An assistant professor, with a well-deserved reputation as a womanizer,
undertakes a program to study Toxoplasma gondi and "solves" the
riddle of how the microbe makes rats suicidal and women amorous.

Avatar of:

Posts: 0

August 19, 2011

The very real
mystery of Toxoplasma gondii's effect on rats and people is tackled by
fictional characters in a new book entitled, Purr, the novel, by F. Wyman
Morgan. See an extensive preview at purrthenovel.com.
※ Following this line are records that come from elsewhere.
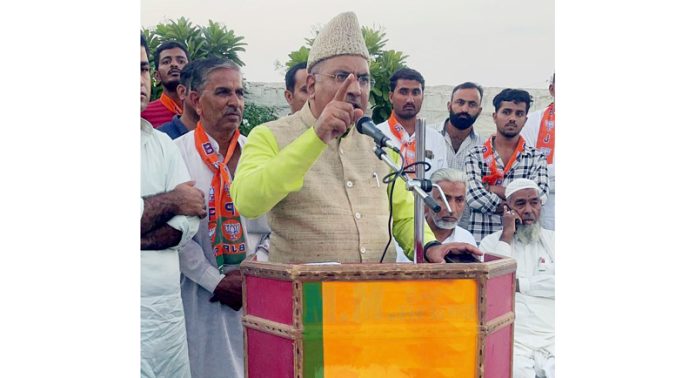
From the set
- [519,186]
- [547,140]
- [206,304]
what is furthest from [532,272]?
[206,304]

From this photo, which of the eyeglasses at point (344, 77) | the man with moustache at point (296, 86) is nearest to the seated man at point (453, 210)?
the eyeglasses at point (344, 77)

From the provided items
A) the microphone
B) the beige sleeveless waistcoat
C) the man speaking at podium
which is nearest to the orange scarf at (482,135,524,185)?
the man speaking at podium

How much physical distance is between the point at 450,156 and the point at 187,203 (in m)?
1.28

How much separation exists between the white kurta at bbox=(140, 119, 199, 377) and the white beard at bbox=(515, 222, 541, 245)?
5.16 feet

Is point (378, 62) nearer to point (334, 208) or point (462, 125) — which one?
point (462, 125)

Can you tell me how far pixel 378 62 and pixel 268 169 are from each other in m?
0.79

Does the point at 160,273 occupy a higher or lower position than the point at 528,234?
lower

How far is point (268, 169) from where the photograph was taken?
381 centimetres

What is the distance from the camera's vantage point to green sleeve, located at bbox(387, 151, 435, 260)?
4.09 meters

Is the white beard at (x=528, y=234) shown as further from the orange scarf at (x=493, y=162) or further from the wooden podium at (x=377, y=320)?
the wooden podium at (x=377, y=320)

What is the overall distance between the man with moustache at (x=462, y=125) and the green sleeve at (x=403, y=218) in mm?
374

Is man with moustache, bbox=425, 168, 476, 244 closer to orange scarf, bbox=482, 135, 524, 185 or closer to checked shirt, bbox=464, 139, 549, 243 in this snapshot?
checked shirt, bbox=464, 139, 549, 243

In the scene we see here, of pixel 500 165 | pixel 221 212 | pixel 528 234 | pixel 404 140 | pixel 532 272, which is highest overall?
pixel 404 140

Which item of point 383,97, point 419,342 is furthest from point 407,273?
A: point 383,97
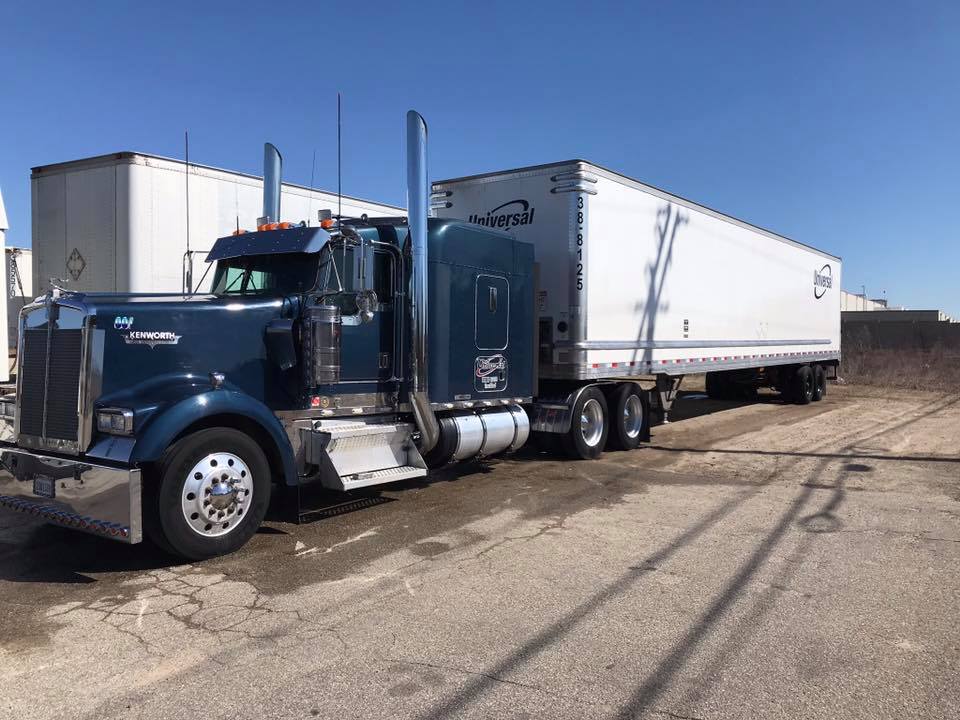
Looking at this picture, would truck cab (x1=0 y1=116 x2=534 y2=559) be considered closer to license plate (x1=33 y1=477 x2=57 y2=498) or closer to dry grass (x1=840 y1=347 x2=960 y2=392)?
license plate (x1=33 y1=477 x2=57 y2=498)

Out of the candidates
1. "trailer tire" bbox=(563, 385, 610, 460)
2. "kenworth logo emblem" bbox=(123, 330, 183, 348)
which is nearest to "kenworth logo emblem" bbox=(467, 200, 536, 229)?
"trailer tire" bbox=(563, 385, 610, 460)

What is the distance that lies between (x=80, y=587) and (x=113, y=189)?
7.19 m

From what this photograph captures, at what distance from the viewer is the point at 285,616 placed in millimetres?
4516

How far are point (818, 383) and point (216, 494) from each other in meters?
18.0

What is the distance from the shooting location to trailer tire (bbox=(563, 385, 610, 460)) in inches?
391

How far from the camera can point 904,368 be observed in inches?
1080

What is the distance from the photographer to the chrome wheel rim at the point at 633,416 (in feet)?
36.8

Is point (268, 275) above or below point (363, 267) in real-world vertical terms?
below

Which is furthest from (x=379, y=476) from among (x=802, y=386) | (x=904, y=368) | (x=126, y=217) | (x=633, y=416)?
(x=904, y=368)

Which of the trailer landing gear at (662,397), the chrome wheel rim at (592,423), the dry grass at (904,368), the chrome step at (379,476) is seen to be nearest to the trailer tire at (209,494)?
the chrome step at (379,476)

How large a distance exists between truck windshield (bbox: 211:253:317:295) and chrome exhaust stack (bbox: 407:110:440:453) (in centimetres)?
118

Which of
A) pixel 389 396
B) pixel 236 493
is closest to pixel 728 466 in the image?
pixel 389 396

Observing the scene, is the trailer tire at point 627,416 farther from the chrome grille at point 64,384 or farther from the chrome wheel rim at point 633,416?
the chrome grille at point 64,384

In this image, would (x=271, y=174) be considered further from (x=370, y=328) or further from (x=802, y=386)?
(x=802, y=386)
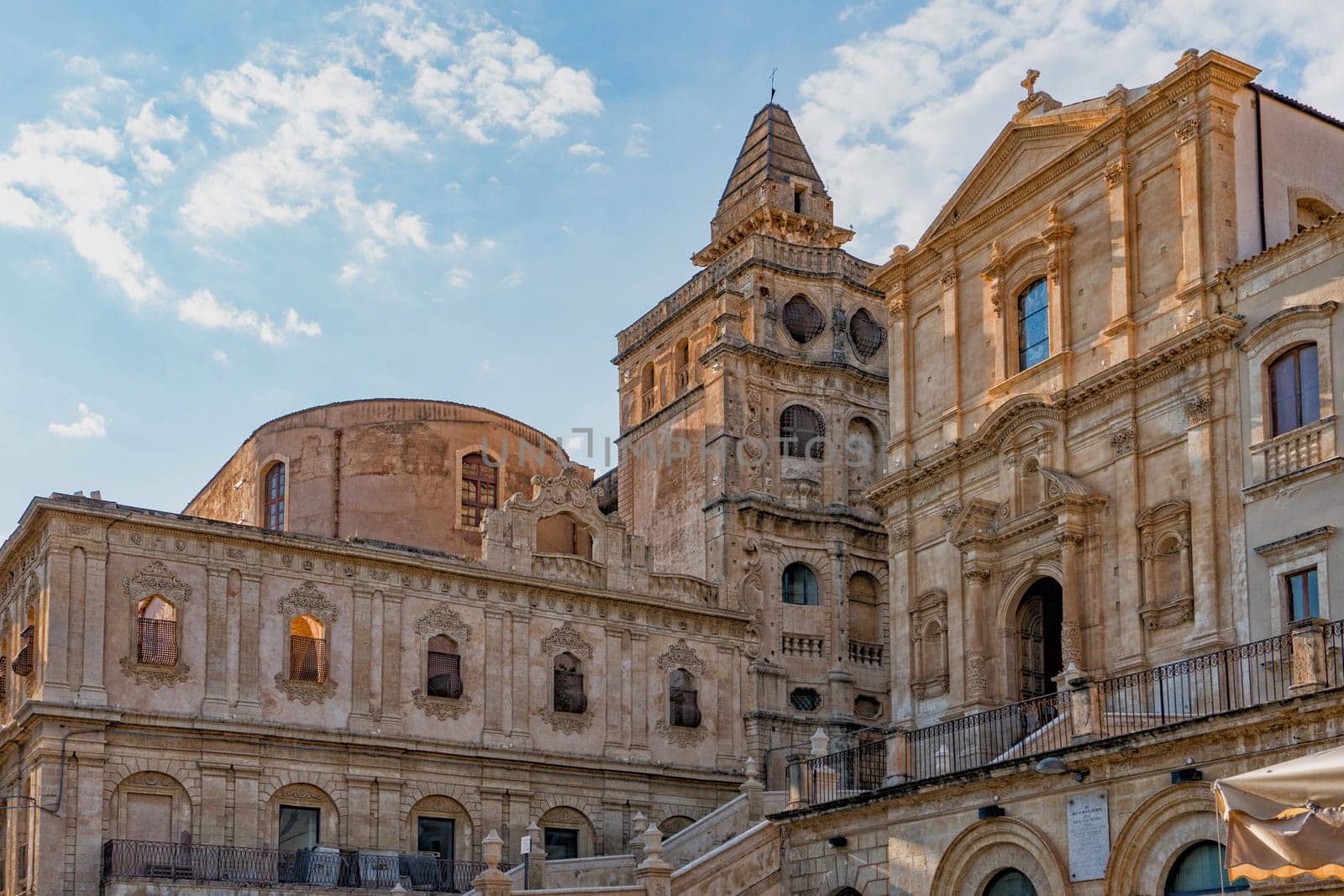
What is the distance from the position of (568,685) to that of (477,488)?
26.9ft

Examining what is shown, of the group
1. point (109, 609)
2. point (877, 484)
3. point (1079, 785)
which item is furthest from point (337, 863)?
point (1079, 785)

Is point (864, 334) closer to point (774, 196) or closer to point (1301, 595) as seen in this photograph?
point (774, 196)

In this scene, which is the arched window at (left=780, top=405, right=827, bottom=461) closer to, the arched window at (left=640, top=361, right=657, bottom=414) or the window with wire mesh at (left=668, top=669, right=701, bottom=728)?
the arched window at (left=640, top=361, right=657, bottom=414)

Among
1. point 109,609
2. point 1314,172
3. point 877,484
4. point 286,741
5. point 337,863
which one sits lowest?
point 337,863

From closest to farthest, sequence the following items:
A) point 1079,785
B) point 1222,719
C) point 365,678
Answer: point 1222,719
point 1079,785
point 365,678

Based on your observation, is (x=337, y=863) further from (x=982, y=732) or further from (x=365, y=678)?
(x=982, y=732)

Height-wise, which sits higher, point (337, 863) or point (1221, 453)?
point (1221, 453)

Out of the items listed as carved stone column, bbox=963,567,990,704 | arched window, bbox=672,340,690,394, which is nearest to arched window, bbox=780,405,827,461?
arched window, bbox=672,340,690,394

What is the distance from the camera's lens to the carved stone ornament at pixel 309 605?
1407 inches

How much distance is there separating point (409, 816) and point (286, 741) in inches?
116

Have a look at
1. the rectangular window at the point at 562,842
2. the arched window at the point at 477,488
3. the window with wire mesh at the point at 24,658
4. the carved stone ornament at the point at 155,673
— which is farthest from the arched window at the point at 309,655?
the arched window at the point at 477,488

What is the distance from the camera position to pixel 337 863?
34000 mm

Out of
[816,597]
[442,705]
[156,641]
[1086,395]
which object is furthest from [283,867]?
[1086,395]

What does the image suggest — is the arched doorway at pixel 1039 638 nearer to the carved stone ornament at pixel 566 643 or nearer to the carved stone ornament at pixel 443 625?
the carved stone ornament at pixel 566 643
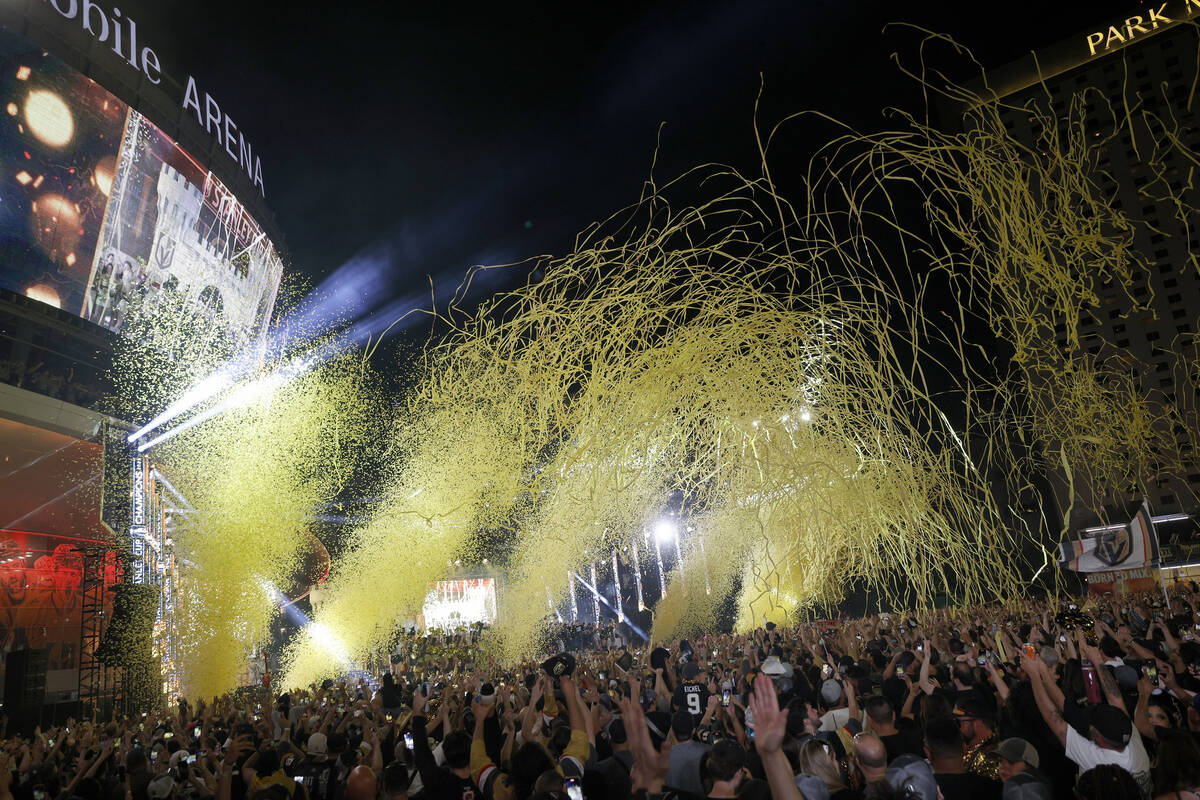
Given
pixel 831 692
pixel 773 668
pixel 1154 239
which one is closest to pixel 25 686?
pixel 773 668

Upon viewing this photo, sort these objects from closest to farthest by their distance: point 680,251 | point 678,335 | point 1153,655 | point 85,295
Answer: point 1153,655, point 680,251, point 678,335, point 85,295

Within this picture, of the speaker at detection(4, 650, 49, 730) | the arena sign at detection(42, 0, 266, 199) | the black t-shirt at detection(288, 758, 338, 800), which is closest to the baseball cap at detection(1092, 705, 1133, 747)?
the black t-shirt at detection(288, 758, 338, 800)

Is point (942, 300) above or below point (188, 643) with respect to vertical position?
above

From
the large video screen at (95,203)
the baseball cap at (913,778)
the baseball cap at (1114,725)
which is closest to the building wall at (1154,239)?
the large video screen at (95,203)

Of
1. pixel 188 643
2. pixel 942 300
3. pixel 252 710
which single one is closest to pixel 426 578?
pixel 188 643

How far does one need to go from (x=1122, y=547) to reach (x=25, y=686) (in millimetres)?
20891

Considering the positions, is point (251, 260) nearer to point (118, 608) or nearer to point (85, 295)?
point (85, 295)

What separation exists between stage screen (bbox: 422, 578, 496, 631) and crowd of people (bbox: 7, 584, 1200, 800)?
78.4 feet

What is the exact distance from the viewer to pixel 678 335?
1185 cm

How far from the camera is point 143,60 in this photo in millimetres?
18469

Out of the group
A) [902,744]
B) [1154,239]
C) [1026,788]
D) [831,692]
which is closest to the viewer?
[1026,788]

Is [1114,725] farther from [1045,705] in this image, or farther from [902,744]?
[902,744]

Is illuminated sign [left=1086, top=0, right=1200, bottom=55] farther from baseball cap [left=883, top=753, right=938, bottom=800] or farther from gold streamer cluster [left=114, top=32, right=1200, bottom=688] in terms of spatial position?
baseball cap [left=883, top=753, right=938, bottom=800]

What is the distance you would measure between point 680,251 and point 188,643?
585 inches
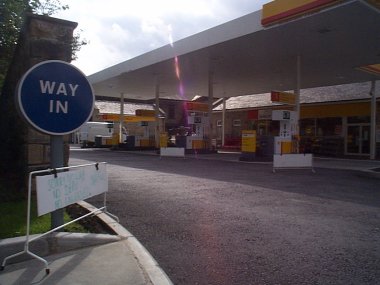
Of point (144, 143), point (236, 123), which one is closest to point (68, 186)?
point (144, 143)

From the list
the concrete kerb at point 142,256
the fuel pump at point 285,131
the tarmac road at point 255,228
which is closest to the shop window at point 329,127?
the fuel pump at point 285,131

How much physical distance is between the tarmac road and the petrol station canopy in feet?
20.4

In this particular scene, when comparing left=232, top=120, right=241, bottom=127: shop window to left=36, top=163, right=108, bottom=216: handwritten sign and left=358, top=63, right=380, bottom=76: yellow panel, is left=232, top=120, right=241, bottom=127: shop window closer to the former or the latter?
left=358, top=63, right=380, bottom=76: yellow panel

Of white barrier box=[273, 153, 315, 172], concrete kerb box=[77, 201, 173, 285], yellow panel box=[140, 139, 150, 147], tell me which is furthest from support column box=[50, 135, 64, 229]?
yellow panel box=[140, 139, 150, 147]

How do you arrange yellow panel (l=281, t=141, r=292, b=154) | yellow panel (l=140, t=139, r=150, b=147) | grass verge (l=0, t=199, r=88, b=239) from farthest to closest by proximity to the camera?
yellow panel (l=140, t=139, r=150, b=147)
yellow panel (l=281, t=141, r=292, b=154)
grass verge (l=0, t=199, r=88, b=239)

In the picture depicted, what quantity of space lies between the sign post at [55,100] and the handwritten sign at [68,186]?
0.85 feet

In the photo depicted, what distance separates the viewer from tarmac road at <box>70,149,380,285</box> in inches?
185

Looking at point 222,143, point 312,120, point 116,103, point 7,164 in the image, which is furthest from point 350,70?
point 116,103

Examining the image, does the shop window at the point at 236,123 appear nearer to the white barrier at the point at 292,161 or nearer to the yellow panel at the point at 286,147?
the yellow panel at the point at 286,147

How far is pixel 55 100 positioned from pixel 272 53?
56.7 feet

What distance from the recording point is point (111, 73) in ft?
95.4

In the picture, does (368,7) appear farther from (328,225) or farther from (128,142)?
(128,142)

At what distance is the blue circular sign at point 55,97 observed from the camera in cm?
454

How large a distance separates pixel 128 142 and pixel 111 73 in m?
7.34
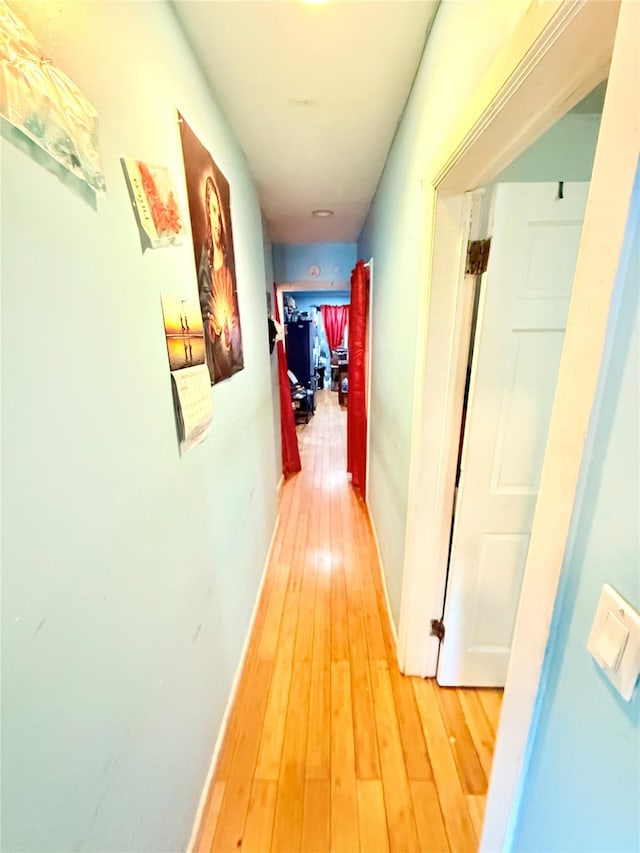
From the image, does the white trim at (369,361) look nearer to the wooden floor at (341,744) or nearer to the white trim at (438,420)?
the wooden floor at (341,744)

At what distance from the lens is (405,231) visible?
1.58 m

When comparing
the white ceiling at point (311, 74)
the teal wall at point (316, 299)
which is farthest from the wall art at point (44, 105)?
the teal wall at point (316, 299)

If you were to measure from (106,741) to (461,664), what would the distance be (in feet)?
4.74

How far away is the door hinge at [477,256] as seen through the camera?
1.12 meters

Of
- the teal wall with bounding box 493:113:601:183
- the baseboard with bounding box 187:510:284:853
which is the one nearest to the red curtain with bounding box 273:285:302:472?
the baseboard with bounding box 187:510:284:853

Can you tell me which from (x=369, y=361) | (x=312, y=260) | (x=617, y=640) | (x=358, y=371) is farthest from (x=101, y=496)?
(x=312, y=260)

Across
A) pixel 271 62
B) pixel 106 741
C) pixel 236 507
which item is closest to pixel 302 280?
pixel 271 62

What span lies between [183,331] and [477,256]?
39.5 inches

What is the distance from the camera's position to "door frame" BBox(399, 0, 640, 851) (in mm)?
437

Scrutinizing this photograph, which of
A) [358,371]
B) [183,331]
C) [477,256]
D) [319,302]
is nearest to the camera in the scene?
[183,331]

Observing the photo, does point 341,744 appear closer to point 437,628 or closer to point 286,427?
point 437,628

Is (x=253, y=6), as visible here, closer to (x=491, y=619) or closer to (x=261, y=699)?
(x=491, y=619)

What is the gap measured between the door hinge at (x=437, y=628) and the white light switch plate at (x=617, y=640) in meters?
1.14

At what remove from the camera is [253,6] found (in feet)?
3.31
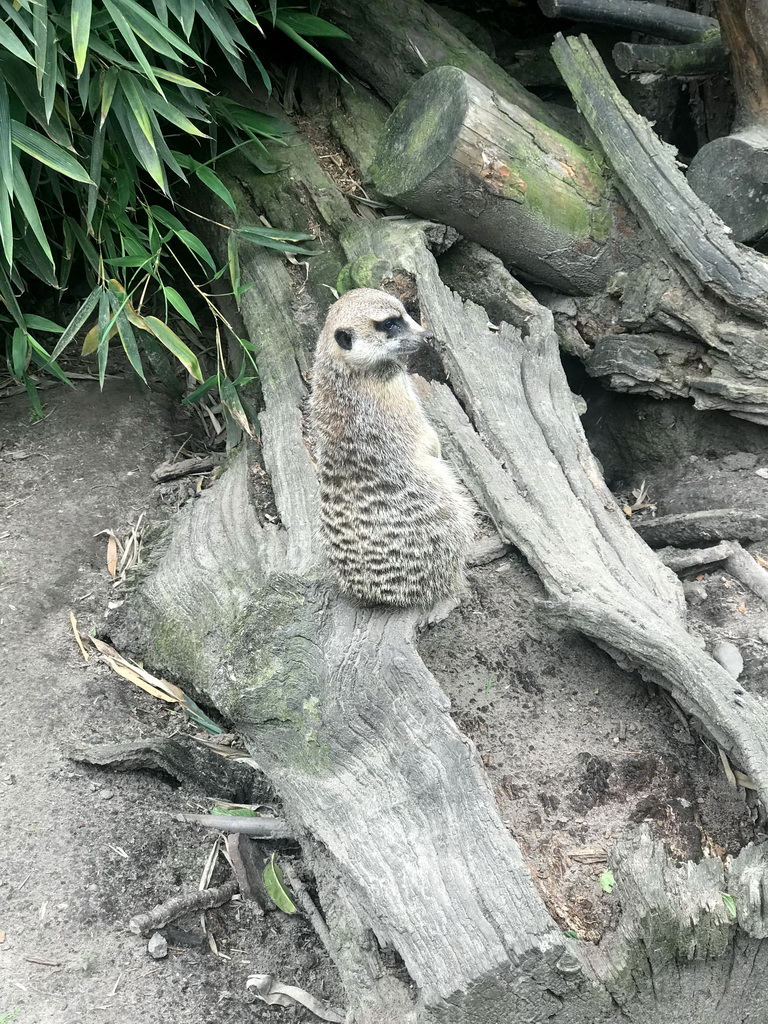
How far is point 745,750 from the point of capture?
2.01 m

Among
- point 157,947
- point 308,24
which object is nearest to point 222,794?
point 157,947

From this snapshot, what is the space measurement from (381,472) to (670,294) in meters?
1.55

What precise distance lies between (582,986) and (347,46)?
3.50m

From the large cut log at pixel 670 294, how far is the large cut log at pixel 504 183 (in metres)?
0.11

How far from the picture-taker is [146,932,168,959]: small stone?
2184mm

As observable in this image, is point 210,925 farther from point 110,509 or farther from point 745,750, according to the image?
point 110,509

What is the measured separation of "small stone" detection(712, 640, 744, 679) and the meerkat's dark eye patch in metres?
1.31

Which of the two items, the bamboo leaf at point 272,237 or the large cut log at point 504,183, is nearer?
the large cut log at point 504,183

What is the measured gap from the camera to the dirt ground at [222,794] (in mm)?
2074

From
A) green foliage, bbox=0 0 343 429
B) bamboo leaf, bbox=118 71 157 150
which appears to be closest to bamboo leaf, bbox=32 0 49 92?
green foliage, bbox=0 0 343 429

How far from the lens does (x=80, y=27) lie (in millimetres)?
2570

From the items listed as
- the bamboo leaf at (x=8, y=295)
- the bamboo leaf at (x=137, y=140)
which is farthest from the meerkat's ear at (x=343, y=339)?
the bamboo leaf at (x=8, y=295)

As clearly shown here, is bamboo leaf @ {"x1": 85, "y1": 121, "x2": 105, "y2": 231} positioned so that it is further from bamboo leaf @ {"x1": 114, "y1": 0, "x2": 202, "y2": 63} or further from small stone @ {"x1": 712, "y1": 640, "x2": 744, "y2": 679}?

Purchase from Amazon.com.
An assistant professor, with a well-deserved reputation as a womanizer,
undertakes a program to study Toxoplasma gondi and "solves" the
riddle of how the microbe makes rats suicidal and women amorous.

Avatar of:

Posts: 0

August 19, 2011

The very real
mystery of Toxoplasma gondii's effect on rats and people is tackled by
fictional characters in a new book entitled, Purr, the novel, by F. Wyman
Morgan. See an extensive preview at purrthenovel.com. Purchase from Amazon.com.
An assistant professor, with a well-deserved reputation as a womanizer,
undertakes a program to study Toxoplasma gondi and "solves" the
riddle of how the microbe makes rats suicidal and women amorous.